(PROVIDED ENTRIES):
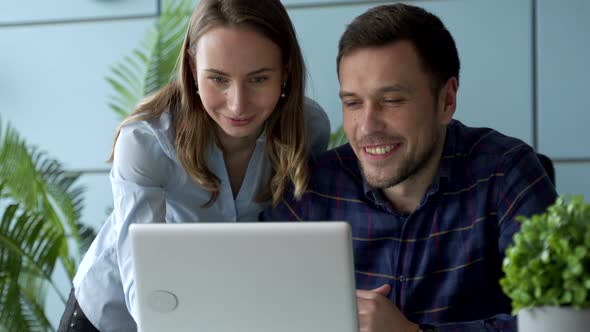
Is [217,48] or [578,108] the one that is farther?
[578,108]

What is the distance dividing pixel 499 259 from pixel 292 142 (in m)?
0.56

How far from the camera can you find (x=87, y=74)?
3.22m

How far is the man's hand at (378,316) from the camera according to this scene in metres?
1.33

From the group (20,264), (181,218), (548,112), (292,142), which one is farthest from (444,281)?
(20,264)

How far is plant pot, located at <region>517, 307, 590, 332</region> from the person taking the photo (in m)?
0.97

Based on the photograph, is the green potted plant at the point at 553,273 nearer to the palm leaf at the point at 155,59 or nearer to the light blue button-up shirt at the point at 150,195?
the light blue button-up shirt at the point at 150,195

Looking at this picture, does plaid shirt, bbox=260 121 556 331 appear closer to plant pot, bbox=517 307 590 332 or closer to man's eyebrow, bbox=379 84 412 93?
man's eyebrow, bbox=379 84 412 93

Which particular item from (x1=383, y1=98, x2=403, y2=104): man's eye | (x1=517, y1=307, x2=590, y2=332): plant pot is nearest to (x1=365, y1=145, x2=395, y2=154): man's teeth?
(x1=383, y1=98, x2=403, y2=104): man's eye

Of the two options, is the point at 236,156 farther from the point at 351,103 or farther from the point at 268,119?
the point at 351,103

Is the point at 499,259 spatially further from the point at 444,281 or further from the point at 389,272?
the point at 389,272

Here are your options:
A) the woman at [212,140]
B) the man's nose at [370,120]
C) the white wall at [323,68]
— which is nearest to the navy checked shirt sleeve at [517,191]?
the man's nose at [370,120]

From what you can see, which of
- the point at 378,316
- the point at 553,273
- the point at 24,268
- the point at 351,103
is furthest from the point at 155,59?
the point at 553,273

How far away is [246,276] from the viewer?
3.80 feet

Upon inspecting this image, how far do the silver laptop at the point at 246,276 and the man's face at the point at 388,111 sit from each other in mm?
620
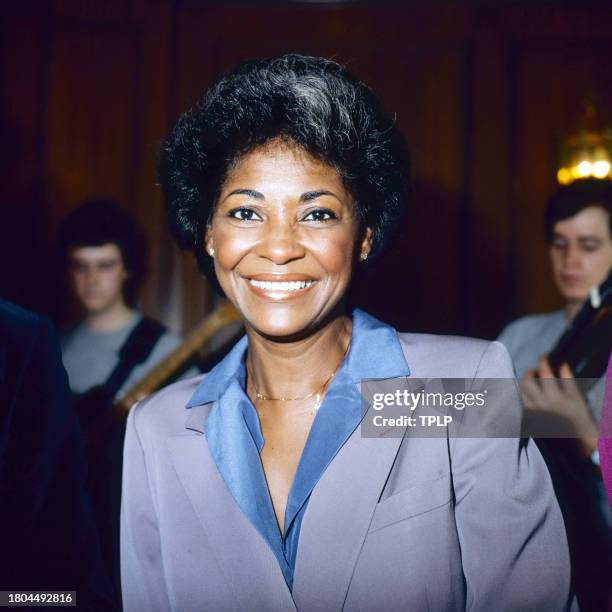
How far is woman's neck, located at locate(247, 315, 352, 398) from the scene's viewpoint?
1052 millimetres

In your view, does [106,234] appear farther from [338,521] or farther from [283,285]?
[338,521]

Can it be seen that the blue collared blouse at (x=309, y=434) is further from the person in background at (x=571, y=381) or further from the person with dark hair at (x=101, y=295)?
the person with dark hair at (x=101, y=295)

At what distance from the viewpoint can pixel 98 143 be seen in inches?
96.7

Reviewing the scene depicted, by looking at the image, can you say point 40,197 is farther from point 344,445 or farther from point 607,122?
point 607,122

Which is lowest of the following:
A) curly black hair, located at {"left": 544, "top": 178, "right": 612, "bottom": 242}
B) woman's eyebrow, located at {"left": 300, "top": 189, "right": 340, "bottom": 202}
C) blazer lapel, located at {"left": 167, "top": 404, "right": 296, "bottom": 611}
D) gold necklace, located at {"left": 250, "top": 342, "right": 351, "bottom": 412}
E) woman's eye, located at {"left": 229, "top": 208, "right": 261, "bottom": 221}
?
blazer lapel, located at {"left": 167, "top": 404, "right": 296, "bottom": 611}

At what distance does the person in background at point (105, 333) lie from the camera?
1.78 metres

(AIM):
Rewrite all of the records above with every "plant pot" changed to "flower pot" and nothing else altered. Leave the pictures out.

(TASK OUTPUT):
Is [217,48] or [578,108] the one that is farther?
[578,108]

What is the distance dividing pixel 499 259 from pixel 292 142 (in m)?
0.56

How far from the camera can you find (x=87, y=74)?
3.22m

How far is the man's hand at (378,316) from the camera according to this scene in metres?
1.33

From the group (20,264), (181,218), (548,112), (292,142), which one is farthest from (444,281)?
(20,264)

How far is flower pot, located at <region>517, 307, 590, 332</region> from the person taking the photo (in m)?
0.97

Based on the photograph, is the green potted plant at the point at 553,273 nearer to the palm leaf at the point at 155,59 or nearer to the light blue button-up shirt at the point at 150,195?
the light blue button-up shirt at the point at 150,195

Looking at this picture, does plaid shirt, bbox=260 121 556 331 appear closer to flower pot, bbox=517 307 590 332 or closer to man's eyebrow, bbox=379 84 412 93?
man's eyebrow, bbox=379 84 412 93

Which particular item from (x1=383, y1=98, x2=403, y2=104): man's eye | (x1=517, y1=307, x2=590, y2=332): flower pot is nearest to (x1=365, y1=145, x2=395, y2=154): man's teeth?
(x1=383, y1=98, x2=403, y2=104): man's eye

Of the two options, is the point at 236,156 farther from the point at 351,103 or farther from the point at 268,119?
the point at 351,103

Is the point at 499,259 spatially further from the point at 444,281 or further from the point at 389,272?
the point at 389,272

Here are your options:
A) the woman at [212,140]
B) the man's nose at [370,120]
C) the white wall at [323,68]
— which is nearest to the navy checked shirt sleeve at [517,191]?
the man's nose at [370,120]

From what you can see, which of
- the point at 378,316
- the point at 553,273
- the point at 24,268
- the point at 351,103
is furthest from the point at 155,59?
the point at 553,273

How far away is [246,276] from the viewer?
3.80 feet

Upon inspecting this image, how far do the silver laptop at the point at 246,276 and the man's face at the point at 388,111 sit from each other in mm?
620
How far is woman's neck, located at locate(247, 315, 352, 398) from the scene's viewpoint?
1052 millimetres

In your view, does [106,234] appear farther from [338,521] or farther from [283,285]?
[338,521]

Can it be seen that the blue collared blouse at (x=309, y=434) is further from the person in background at (x=571, y=381) or further from the person with dark hair at (x=101, y=295)?
the person with dark hair at (x=101, y=295)

At what distance from the viewpoint can pixel 98 143 be seen in inches?
96.7

Reviewing the scene depicted, by looking at the image, can you say point 40,197 is farther from point 344,445 or farther from point 607,122?
point 607,122

Which is lowest of the following:
A) curly black hair, located at {"left": 544, "top": 178, "right": 612, "bottom": 242}
B) woman's eyebrow, located at {"left": 300, "top": 189, "right": 340, "bottom": 202}
C) blazer lapel, located at {"left": 167, "top": 404, "right": 296, "bottom": 611}
D) gold necklace, located at {"left": 250, "top": 342, "right": 351, "bottom": 412}
E) woman's eye, located at {"left": 229, "top": 208, "right": 261, "bottom": 221}
?
blazer lapel, located at {"left": 167, "top": 404, "right": 296, "bottom": 611}

At what distance does the person in background at point (105, 333) lie from the camera?
1.78 metres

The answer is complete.